Actors: Abbie Cornish, Douglas Urbanski

Release Date: Monday 30th November -0001

Genre(s): Action, Sci-Fi

Running time: USA minutes

First things first: go into your hard-drive, open your memory banks, select the 1987 RoboCop file, and delete it. Anyone going in expecting this to live up to their expectations of the original is going to be sorely disappointed, as gone is the over-the-top violence (this being given a wider-audience friendly 12a cert) and the over-the-top satirical nature (no dinosaurs selling cars this time round). In their place, we get some very intelligent moral and ethical questions being asked in the midst of an entertaining sci-fi shoot 'em up.
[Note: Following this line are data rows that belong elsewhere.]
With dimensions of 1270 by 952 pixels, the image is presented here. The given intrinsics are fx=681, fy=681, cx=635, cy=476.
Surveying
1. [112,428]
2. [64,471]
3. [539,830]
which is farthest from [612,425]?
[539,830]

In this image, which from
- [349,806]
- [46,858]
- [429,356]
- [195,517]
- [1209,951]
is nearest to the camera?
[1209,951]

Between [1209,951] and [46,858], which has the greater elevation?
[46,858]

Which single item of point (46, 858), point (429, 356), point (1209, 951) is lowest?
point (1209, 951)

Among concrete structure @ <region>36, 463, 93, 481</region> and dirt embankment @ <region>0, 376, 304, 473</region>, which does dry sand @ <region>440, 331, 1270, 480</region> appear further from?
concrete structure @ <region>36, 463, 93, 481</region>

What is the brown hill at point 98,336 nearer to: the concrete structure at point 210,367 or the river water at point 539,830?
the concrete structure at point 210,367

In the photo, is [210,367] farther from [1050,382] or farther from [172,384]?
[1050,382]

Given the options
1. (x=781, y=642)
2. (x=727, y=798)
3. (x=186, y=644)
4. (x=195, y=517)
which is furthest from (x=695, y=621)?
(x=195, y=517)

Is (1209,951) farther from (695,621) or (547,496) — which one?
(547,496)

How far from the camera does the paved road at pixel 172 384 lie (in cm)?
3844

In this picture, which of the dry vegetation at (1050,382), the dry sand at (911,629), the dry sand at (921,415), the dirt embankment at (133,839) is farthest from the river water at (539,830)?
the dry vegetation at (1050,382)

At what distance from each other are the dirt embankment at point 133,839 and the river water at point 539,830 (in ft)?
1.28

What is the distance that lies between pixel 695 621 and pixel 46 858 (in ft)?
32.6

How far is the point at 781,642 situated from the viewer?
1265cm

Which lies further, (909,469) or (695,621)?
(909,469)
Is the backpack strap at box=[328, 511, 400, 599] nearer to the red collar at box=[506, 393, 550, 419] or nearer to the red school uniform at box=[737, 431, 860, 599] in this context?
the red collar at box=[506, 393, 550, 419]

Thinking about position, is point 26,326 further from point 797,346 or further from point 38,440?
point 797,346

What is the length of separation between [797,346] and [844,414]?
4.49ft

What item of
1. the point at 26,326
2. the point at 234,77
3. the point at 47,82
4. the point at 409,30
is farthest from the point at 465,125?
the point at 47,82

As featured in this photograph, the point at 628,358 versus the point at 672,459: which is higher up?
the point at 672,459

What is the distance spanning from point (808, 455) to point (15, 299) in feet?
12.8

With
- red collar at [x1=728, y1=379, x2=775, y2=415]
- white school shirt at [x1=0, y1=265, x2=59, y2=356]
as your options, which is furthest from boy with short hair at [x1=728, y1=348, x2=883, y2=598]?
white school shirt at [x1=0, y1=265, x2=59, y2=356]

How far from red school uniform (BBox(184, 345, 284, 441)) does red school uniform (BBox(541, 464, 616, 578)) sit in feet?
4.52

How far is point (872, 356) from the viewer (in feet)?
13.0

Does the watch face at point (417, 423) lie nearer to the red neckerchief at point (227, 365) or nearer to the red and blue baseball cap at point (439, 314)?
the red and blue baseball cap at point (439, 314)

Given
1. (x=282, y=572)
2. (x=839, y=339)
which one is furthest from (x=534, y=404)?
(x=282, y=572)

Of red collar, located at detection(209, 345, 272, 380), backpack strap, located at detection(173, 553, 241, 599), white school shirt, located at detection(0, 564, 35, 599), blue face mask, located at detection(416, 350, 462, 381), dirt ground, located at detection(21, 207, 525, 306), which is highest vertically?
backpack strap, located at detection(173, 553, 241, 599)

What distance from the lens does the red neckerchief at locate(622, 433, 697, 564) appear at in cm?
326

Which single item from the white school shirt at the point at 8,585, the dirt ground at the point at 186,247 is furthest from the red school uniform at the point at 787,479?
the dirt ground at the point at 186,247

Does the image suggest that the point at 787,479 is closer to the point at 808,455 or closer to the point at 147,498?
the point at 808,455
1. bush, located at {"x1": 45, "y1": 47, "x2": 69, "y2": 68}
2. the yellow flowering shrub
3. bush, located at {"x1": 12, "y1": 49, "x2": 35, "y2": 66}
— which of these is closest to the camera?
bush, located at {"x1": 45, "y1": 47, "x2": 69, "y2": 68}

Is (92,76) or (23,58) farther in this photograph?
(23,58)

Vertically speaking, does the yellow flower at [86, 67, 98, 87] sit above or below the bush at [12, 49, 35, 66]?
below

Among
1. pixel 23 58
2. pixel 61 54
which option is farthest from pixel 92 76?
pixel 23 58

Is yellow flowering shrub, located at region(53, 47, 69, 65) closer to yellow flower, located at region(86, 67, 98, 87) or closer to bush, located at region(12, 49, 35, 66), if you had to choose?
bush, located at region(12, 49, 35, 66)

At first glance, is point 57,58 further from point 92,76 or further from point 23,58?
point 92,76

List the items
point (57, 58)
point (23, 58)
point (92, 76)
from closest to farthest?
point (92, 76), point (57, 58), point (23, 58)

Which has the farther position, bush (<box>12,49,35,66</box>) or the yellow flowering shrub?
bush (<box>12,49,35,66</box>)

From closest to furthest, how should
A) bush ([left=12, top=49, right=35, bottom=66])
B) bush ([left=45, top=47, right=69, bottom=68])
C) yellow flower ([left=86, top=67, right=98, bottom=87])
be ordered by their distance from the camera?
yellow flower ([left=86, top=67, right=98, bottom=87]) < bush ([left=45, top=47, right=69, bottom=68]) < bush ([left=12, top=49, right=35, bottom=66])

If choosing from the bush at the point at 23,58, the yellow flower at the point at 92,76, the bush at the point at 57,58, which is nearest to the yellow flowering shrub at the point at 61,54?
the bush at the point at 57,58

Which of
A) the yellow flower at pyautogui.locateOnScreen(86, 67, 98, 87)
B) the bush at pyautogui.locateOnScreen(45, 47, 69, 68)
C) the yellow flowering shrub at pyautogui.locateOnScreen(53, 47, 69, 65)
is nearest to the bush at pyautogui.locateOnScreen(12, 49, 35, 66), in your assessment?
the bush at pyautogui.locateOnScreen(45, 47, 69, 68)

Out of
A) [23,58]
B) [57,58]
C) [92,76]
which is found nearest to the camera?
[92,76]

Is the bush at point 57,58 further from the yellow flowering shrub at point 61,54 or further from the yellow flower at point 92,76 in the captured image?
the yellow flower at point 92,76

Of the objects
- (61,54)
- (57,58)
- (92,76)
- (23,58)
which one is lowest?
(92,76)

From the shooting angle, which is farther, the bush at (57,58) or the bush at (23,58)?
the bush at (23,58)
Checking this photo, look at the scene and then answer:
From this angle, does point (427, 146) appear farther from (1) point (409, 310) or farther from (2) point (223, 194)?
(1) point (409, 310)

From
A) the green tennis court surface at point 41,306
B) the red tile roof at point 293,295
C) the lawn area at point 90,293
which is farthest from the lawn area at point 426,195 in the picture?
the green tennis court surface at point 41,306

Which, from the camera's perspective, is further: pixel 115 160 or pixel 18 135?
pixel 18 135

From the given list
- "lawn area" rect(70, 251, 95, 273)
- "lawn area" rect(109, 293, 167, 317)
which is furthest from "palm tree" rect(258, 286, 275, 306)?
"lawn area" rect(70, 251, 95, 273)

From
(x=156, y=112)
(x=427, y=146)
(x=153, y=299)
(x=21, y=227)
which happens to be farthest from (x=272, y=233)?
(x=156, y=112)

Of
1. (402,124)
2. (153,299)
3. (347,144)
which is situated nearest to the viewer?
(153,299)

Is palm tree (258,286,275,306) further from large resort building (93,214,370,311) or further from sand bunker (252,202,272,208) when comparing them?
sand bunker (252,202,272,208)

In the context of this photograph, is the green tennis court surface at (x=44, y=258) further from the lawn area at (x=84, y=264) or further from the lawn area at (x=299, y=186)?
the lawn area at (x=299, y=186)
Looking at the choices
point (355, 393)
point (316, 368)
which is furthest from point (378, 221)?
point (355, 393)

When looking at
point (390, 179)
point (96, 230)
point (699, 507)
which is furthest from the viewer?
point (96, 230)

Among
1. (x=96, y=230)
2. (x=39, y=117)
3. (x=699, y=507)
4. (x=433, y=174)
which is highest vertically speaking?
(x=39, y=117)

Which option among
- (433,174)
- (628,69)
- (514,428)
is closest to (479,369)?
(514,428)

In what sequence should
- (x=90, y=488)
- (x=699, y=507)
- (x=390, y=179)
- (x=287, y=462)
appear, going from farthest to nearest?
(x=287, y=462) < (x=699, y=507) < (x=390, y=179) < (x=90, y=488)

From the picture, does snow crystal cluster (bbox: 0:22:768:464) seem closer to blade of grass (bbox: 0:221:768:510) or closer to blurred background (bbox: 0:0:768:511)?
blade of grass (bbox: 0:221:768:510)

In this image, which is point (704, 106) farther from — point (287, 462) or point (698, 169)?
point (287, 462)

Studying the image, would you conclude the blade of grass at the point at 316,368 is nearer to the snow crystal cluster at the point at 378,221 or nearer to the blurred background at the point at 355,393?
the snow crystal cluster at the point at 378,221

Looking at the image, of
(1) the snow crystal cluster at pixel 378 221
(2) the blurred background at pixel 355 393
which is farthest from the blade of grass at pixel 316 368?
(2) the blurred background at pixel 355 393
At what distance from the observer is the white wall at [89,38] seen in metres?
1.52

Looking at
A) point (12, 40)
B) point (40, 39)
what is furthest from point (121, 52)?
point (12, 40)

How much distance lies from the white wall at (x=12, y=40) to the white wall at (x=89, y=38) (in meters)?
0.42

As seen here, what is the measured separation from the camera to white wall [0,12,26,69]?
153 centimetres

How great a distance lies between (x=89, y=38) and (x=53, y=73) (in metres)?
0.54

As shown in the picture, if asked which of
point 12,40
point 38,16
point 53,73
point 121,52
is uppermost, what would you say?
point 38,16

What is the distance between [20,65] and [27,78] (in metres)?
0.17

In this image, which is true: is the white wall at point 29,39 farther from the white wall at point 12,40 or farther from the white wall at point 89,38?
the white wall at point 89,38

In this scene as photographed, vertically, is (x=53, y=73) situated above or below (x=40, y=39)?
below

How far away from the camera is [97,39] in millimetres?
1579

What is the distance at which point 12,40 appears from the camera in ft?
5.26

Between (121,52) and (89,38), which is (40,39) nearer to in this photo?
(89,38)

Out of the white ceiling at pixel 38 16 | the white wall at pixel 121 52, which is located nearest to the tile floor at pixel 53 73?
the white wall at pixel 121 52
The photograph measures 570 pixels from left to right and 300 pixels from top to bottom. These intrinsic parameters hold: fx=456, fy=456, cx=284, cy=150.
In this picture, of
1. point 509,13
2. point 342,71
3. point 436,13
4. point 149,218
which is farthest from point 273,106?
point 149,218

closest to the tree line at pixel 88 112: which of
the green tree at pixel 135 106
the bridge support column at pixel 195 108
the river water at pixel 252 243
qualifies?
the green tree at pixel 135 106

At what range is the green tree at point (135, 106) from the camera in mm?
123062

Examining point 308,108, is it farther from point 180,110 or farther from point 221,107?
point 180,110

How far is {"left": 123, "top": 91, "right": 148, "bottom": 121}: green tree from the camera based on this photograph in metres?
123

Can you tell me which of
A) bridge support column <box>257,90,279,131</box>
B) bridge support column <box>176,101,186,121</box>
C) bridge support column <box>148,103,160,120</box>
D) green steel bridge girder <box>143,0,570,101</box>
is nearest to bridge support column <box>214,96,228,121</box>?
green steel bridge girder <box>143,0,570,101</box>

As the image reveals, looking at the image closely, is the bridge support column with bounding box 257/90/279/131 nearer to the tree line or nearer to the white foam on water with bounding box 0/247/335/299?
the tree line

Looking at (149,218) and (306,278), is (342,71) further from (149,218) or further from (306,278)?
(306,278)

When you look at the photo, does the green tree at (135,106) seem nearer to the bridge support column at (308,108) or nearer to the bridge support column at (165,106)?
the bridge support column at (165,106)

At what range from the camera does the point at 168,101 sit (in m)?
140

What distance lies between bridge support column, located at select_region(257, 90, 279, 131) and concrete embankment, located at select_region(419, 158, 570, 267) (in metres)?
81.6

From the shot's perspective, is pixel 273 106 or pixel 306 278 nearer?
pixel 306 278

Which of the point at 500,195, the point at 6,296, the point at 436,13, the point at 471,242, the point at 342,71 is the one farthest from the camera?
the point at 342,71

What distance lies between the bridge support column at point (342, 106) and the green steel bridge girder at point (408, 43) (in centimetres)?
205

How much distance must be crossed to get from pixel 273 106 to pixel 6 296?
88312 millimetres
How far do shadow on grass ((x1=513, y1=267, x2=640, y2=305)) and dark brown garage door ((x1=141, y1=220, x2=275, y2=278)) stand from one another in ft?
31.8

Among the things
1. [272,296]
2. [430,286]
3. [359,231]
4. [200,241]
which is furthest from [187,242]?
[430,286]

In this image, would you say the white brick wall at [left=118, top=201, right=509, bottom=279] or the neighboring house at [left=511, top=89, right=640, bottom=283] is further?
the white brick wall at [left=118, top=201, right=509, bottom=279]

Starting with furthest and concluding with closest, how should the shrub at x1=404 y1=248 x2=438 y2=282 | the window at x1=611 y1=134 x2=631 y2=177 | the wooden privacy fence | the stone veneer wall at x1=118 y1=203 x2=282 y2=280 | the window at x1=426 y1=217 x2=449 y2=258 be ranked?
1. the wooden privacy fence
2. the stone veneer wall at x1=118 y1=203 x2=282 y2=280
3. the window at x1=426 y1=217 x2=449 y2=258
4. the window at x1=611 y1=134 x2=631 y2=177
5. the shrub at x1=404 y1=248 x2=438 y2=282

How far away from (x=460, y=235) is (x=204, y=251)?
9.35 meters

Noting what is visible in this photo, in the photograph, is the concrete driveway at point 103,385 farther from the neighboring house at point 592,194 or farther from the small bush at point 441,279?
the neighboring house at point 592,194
Opening up a few decades in the future, where American robots are keeping the peace in what looks like an already peaceful Tehran, we have Samuel L Jackson doing his best Bill O'Reilly impression, hosting a show that is live-feed'ing the audience some footage of suicide bombers. From there, we meet Officer Murphy (Joel Kinnaman, decent), who gets car-bombed by the crime-boss he's been investigating. Jump to Michael Keaton, playing a sort of Evil Bruce Wayne, who is privately-funding Gary OIdman's genius doctor who builds the suit to keep Murphy alive, as well as becoming a new form of defence on home soil.

In case you hadn't noticed, this version of Robocop is not so much taking pot-shots at the excessive commercialism like the original, but instead going for the jugular of the current political climate. Anyone with a passing knowledge of the stuff that Jon Stewart complains about on a nightly basis will find something to chew on here, but all this pumped up IQ does come at a price, with the fun-level lowered quite a bit from the original.

Yes, we know, we should be taking this movie on its own merits, but a movie about a cop that is half-human, half-robot sounds like it SHOULD be a lot of fun, and while there is some half-way decent action scenes to be found here, there's not nearly enough of them. They also have a fair smack of video-games to them, although that feels like it may have been the point. Plus whenever the story drifts away from the big issues towards Murphy's home life (Abbie Cornish is underwritten and underused as Mrs Murphy), or the crime-boss plot (far and away the least interesting part of the movie), the quality dips noticeably.

Still though, in telling the story as a kind of futuristic Frankenstein, or a conglomerate Captain America, this really is a strong step in a new direction for a potential franchise. If they can keep their thinking caps on while upping the explosion count for part two, then this could be the beginning of something special.